(Stored entries)

⁂

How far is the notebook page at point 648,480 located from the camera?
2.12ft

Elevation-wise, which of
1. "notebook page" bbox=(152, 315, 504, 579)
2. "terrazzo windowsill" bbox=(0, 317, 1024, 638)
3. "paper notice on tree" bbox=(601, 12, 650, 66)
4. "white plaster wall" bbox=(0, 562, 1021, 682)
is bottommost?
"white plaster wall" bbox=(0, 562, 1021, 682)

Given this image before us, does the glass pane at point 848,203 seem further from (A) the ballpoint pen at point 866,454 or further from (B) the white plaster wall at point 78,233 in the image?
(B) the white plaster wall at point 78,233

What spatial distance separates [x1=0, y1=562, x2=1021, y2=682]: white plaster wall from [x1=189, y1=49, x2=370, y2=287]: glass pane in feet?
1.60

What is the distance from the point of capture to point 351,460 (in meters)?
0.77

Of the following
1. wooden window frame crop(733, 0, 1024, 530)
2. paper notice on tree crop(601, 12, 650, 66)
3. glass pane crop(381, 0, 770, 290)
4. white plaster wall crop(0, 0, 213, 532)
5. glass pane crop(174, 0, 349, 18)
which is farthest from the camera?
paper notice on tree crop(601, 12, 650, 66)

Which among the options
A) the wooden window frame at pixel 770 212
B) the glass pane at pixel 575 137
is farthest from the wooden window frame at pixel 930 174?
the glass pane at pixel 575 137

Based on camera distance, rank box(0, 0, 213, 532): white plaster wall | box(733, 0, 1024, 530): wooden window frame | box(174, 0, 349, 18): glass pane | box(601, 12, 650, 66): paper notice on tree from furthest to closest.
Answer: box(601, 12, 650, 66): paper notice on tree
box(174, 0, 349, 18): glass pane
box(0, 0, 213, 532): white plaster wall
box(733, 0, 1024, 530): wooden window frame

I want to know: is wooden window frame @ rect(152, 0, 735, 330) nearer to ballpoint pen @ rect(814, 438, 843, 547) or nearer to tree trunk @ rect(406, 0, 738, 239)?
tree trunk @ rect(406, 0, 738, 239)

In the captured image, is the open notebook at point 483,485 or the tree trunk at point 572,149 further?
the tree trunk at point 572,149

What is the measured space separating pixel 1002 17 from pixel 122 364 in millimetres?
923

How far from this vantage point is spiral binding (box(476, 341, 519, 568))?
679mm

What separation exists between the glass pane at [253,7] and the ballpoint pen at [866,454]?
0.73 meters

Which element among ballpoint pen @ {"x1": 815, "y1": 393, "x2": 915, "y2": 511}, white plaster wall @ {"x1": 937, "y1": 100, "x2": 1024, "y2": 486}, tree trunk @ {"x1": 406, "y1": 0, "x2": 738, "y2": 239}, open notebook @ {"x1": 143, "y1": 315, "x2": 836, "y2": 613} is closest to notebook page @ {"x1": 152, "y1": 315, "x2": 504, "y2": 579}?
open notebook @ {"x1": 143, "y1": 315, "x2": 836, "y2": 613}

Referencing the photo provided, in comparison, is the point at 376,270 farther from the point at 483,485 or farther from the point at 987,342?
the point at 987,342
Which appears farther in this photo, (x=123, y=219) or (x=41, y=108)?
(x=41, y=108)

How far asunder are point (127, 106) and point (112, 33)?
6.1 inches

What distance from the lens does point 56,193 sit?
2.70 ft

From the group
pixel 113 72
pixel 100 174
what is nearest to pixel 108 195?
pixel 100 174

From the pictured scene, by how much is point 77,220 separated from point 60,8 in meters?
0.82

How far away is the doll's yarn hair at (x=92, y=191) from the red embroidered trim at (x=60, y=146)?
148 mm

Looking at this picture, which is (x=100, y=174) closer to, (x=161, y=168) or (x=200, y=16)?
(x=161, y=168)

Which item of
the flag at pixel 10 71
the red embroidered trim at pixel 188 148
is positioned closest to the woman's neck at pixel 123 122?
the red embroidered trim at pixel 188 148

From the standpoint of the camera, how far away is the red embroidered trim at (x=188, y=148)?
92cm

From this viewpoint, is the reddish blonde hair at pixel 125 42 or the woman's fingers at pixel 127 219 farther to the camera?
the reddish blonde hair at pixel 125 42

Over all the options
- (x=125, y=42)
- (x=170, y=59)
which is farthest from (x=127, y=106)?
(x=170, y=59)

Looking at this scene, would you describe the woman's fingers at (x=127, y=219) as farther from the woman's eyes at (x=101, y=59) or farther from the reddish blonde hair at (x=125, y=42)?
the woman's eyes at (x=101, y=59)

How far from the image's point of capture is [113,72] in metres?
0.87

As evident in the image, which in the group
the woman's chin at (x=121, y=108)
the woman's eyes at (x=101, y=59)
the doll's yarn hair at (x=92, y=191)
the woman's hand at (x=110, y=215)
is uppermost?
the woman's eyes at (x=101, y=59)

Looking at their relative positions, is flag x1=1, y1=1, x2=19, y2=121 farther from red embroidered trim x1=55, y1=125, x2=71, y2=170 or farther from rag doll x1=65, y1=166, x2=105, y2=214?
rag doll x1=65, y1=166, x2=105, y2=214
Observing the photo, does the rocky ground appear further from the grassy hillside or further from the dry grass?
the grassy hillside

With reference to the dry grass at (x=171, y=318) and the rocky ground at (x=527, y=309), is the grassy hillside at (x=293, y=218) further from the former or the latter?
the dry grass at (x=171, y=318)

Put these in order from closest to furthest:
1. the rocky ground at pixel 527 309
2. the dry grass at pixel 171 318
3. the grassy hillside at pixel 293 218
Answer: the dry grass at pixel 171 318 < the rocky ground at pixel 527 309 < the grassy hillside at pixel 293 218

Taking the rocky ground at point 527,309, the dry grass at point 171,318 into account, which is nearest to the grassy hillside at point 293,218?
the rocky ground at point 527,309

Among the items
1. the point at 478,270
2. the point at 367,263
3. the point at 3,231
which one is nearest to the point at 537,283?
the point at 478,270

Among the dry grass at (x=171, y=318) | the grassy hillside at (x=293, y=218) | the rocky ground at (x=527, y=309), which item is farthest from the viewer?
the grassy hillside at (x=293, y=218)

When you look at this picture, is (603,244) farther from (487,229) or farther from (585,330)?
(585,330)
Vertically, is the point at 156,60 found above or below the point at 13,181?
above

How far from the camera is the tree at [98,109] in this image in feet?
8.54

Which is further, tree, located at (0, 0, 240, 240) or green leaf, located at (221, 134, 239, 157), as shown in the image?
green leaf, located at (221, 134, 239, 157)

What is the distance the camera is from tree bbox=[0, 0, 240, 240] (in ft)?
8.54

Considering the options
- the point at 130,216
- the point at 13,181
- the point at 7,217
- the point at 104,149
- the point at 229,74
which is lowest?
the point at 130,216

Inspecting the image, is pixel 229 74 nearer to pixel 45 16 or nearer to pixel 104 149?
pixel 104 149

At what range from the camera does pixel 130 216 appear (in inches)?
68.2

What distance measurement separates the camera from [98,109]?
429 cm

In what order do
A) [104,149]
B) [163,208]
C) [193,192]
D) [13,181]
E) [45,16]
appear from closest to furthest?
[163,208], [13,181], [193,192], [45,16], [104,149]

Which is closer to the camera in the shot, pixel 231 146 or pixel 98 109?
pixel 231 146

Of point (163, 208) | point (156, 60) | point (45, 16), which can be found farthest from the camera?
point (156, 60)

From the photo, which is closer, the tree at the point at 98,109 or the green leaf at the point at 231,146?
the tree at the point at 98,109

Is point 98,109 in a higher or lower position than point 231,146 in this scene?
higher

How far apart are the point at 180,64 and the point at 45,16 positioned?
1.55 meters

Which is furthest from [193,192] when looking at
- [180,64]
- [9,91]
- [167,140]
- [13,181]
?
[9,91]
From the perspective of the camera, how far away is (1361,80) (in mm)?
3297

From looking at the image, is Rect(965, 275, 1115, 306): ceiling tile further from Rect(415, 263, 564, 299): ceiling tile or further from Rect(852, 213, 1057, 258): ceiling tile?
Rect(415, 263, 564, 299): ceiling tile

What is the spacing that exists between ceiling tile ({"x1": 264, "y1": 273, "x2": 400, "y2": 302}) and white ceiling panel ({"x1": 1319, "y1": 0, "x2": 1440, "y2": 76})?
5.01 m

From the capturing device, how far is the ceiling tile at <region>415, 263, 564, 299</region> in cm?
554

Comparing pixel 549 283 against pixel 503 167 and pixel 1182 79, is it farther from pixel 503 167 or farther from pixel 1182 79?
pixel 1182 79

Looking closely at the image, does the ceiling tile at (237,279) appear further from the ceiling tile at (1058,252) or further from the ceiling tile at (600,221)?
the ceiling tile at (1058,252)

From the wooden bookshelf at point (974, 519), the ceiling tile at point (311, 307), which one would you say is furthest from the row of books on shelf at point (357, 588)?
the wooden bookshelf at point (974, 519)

⁂

WHAT YOU NEED TO DO - Find the line that contains "What is the spacing". Repeat it and every line after it, exactly as written, up to and including the last line of the records above.

ANSWER IN FULL -
What is the spacing that exists between ceiling tile ({"x1": 264, "y1": 273, "x2": 400, "y2": 302}) and white ceiling panel ({"x1": 1319, "y1": 0, "x2": 1440, "y2": 76})?
5.01 m

From the capturing device, how far is the ceiling tile at <region>415, 263, 564, 299</region> in cm?
554

Comparing pixel 549 283 against pixel 503 167 and pixel 1182 79, is it farther from pixel 503 167 or farther from pixel 1182 79?
pixel 1182 79

Looking closely at the image, does the ceiling tile at (237,279) appear further from the ceiling tile at (1058,252) or further from the ceiling tile at (600,221)?
the ceiling tile at (1058,252)

From the wooden bookshelf at point (974, 519), the ceiling tile at point (311, 307), which one would you say is furthest from the row of books on shelf at point (357, 588)?
the wooden bookshelf at point (974, 519)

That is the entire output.